Researcher: Multimodal (Data)

Cartesia

Cartesia

Posted on Dec 14, 2024

About Cartesia

Our mission is to build the next generation of AI: ubiquitous, interactive intelligence that runs wherever you are. Today, not even the best models can continuously process and reason over a year-long stream of audio, video and text—1B text tokens, 10B audio tokens and 1T video tokens—let alone do this on-device.

We're pioneering the model architectures that will make this possible. Our founding team met as PhDs at the Stanford AI Lab, where we invented State Space Models or SSMs, a new primitive for training efficient, large-scale foundation models. Our team combines deep expertise in model innovation and systems engineering paired with a design-minded product engineering team to build and ship cutting edge models and experiences.
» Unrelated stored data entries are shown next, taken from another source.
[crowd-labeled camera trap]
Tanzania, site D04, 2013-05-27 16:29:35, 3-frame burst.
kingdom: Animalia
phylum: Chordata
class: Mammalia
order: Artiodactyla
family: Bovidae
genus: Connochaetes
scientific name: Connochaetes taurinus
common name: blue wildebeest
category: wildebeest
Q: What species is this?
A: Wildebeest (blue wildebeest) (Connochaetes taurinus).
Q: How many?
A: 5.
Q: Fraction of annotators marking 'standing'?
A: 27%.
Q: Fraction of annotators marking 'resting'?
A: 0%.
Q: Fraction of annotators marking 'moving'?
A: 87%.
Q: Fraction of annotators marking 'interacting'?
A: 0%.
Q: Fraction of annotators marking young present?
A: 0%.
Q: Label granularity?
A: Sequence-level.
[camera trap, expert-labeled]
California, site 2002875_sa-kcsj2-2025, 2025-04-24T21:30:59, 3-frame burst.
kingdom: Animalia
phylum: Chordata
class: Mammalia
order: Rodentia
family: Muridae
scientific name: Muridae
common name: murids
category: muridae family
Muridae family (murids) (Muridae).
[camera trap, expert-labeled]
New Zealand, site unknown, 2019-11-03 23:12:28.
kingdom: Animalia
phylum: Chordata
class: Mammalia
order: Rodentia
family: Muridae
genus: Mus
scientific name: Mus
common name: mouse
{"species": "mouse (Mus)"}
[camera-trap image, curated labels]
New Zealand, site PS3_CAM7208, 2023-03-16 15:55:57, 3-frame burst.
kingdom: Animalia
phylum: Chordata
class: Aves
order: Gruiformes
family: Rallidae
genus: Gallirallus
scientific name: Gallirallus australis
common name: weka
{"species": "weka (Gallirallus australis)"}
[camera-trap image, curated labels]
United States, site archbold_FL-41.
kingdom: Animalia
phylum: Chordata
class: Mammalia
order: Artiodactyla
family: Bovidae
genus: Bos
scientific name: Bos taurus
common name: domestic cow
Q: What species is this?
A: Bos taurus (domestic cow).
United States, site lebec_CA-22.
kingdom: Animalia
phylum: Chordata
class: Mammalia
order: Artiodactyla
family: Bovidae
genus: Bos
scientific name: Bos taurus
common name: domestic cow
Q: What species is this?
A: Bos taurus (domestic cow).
We're funded by leading investors at Index Ventures and Lightspeed Venture Partners, along with Factory, Conviction, A Star, General Catalyst, SV Angel, Databricks and others. We're fortunate to have the support of many amazing advisors, and 90+ angels across many industries, including the world's foremost experts in AI.

The Role

• Lead the design, creation, and optimization of datasets for training and evaluating multimodal models across diverse modalities, including audio, text, video, and images.

• Develop strategies for curating, aligning, and augmenting multimodal datasets to address challenges in synchronization, variability, and scalability.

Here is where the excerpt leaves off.